FIFA and Qatar thought that would be enough. They thought that would be all. But the thing about being so rich, and so utterly corrupt, is that their version of reality is so warped not only do they see things completely differently than the rest of us, in such an oblivious manner, they also can’t conceive of why the world doesn’t look the same to the rest of us.

Which is how you get a reaction like this to being questioned about a migrant worker who died at the training site of Saudi Arabia:

Or this ostrich in the sand impression when facing any sort of tough question:

It’s hard for you and me to fathom just how rich the rulers of Qatar are. Their natural gas reserves and oil have let them essentially build an entire World Cup from scratch in about a decade, along with all the other things that have come to Qatar in recent times.
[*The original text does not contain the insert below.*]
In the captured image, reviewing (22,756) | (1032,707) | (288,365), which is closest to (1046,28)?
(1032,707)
That much money has clearly convinced these people that not only are they rich, or better, but everything is in service to them. The World Cup was simply another event, another vehicle for them to get all that they want, to be praised and worshiped as true visionaries and betters, when in reality they just happen to live where all that gas and oil is. The migrant workers whom they abuse and let die, are simply another factor in service to their greatness, as they see it. The journalists and fans who came to Qatar for this tournament were just supposed to be more to marvel and gawk at what they created, to dance the dance that these people had set out when they paid off every FIFA official they could to get the tournament in the first place. Those asking questions or actively protesting are simply not part of the plan that they never considered wouldn’t be followed by everyone. Everything else bends to them and their money, why won’t this?
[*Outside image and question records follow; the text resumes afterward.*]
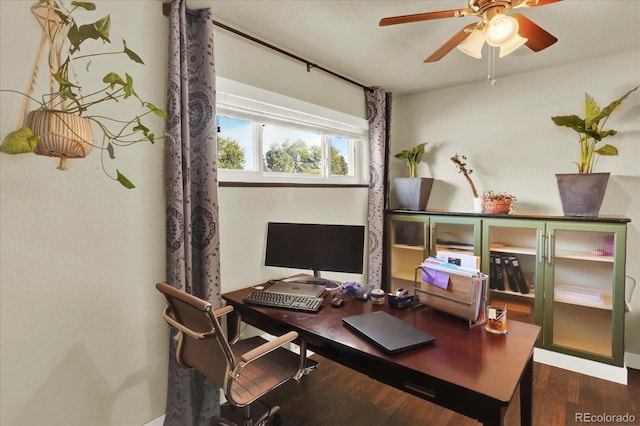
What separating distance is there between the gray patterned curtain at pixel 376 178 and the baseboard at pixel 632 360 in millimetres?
1918

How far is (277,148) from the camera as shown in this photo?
256cm

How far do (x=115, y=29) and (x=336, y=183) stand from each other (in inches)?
74.7

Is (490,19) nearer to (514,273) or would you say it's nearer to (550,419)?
(514,273)

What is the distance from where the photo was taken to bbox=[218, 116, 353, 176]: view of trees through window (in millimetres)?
2262

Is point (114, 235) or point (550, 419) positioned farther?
point (550, 419)

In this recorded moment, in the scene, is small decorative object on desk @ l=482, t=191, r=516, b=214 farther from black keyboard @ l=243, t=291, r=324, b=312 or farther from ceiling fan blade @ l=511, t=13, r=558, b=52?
black keyboard @ l=243, t=291, r=324, b=312

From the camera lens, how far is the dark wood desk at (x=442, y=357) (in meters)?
1.06

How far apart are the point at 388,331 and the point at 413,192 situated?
6.67 ft

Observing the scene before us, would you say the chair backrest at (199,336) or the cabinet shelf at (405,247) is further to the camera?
the cabinet shelf at (405,247)

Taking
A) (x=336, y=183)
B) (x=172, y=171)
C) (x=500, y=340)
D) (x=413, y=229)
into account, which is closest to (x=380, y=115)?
(x=336, y=183)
You don’t have to go to Qatar to see the way money, especially unearned money essentially, deludes those who have a lot of it. We live in a country distorted by a host of people who simply have no idea what it costs or what it’s like to have less money. And having a lot of it has convinced them that they are better, theirs is the way, and they don’t even need to know what rent or groceries actually cost. It’s just in Qatar this has been multiplied and mutated to a ridiculous degree.

I don’t know if Qatar thought it could buy its way out of any scrutiny, though I tend to lean to the idea that they’re so sheltered they never thought it would come. They seem so unprepared for it. We saw it when HBO’s Real Sports went there years ago, and when an official was told that the news crew already had visited the grotesque living quarters of migrant workers, simply walked away because he had no answers. He’d never anticipated the questions. It seemingly never dawned on any of them that this information could get around. Everything is in service to them, and when something is not, it’s simply not how things work.

Perhaps deep down, they know they don’t have to care because what’s going to change it? The Qatari government clearly doesn’t care. Foreign governments aren’t going to march an army there to protect migrant workers. And they’re all too dependent on the resources Qatar has to raise that much of a fuss. That security of knowing there are no consequences would only distort their view of reality even more.

It has always felt like Qatar genuinely thought this would be a celebration of their country, and are shocked it’s become simply a megaphone to the death, abuse, and detritus that it is built on. That obscene amount of money and the walls it builds around those who have it certainly creates such a bubble.

This World Cup will have a dual track history. The drama of the end of the group stage and whatever happens from here will certainly be catalogued. Any of the eight who end up winning it will have a great story. But it’ll be told right alongside the callousness and ugliness of the host and the organization that enabled it. They’ll be linked forever.

Is that enough? No, it won’t save lives, or bring back the ones already lost. It’s more than nothing I guess. But as much as a lot of us can’t wait for it to be over, those who run Qatar are just as anxious to return to their bubble where these questions and scrutiny don’t exist anymore. Not all that much will change, including having any answer about why this all had to happen in the first place other than the obvious.